───── Page text

Download seminar poster
Talk Title :
Phylogenomics of animals
Date / Time / Location:
Thursday March 12th, 2009 – 6:00 pm
Room 232, Leacock Building
855 Sherbrooke Street West
The metazoan phylogeny has undergone major rearrangements at the end of the nineties. However, the resolution was rather poor, preventing to draw any firm conclusions. Phylogenomics, with the availability of large sets of sequences, is usually expected to increase the resolving power of molecular phylogenetic inference, leading potentially to fully resolved tree. Unfortunately, numerous phylogenomic trees of animals have been recently published and not only resolution is often poor and but also results are regularly contradictory. I will explore the reasons of these apparently deceiving results:
- Inadequate selection of sequences (non-orthologous sequences, saturated genes).

──────────
───── Exercise data

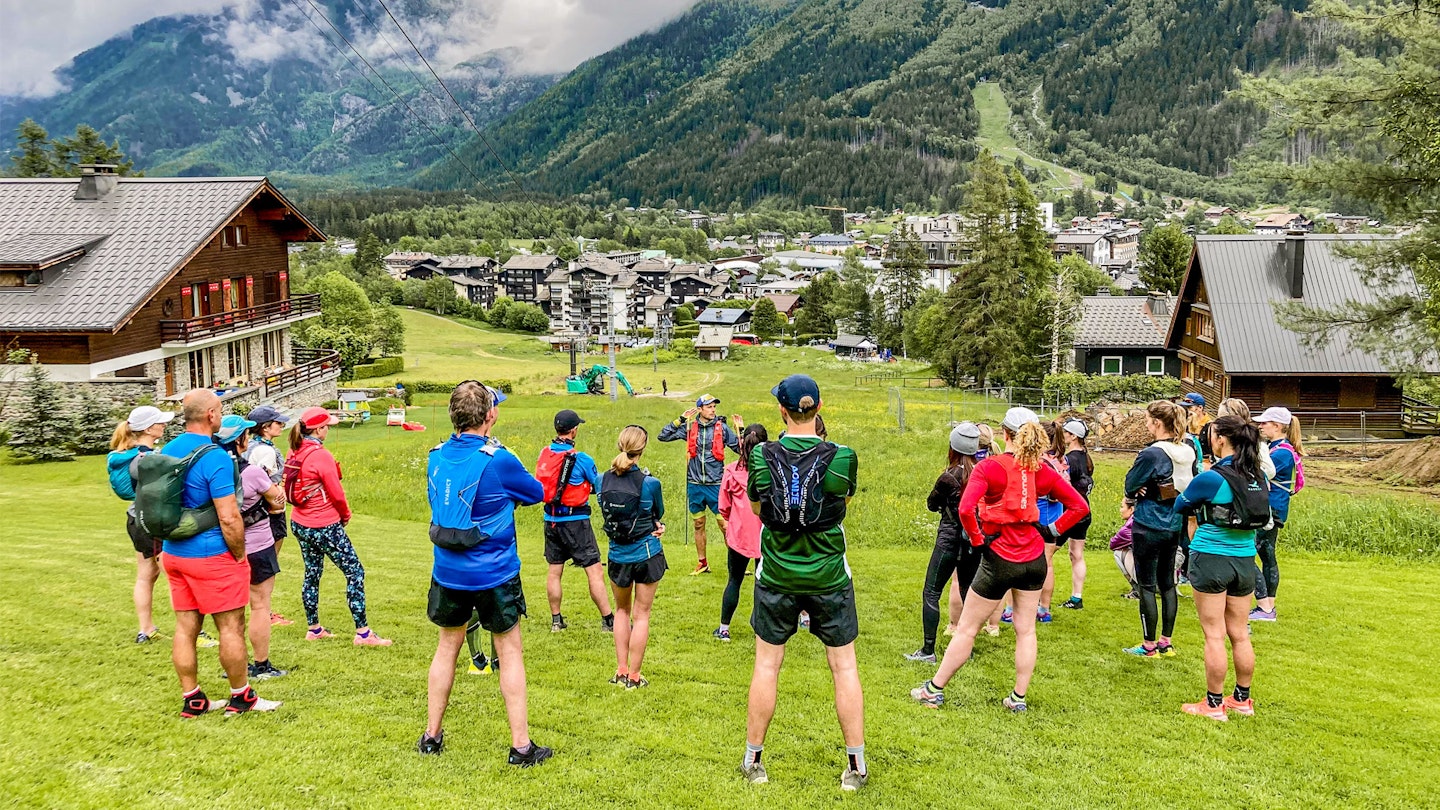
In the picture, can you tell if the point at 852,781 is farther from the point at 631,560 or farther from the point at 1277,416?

──────────

▸ **List of tasks**:
1) According to the seminar announcement, in which room and building will the talk take place?
2) Summarize the seminar announcement in two sentences.
3) Write the next part of the seminar announcement, picking up after its last line.
The material is not needed for this work.

▸ **Results of the tasks**:
1) Room 232, Leacock Building.

2) A talk titled "Phylogenomics of animals" is scheduled for Thursday, March 12th, 2009, at 6:00 pm in Room 232 of the Leacock Building, 855 Sherbrooke Street West. Although phylogenomics is expected to improve the resolution of animal phylogeny, recent phylogenomic trees of animals are often poorly resolved and contradictory, and the speaker will explore the reasons, beginning with inadequate selection of sequences.

3)
- Inadequate taxon sampling.
- Inadequate tree reconstruction method. When more and more data are considered, although stochastic error vanishes, systematic error becomes more apparent. Such errors are due to the imperfection of models of sequence evolution.
- Rapid diversification of animal phyla (Cambrian explosion). Lack of resolution is generally interpreted as evidence of closely spaced speciation events. Molecular dating may allow to test this hypothesis.
In conclusion, I will present my view on the phylogenetic relationships of animals.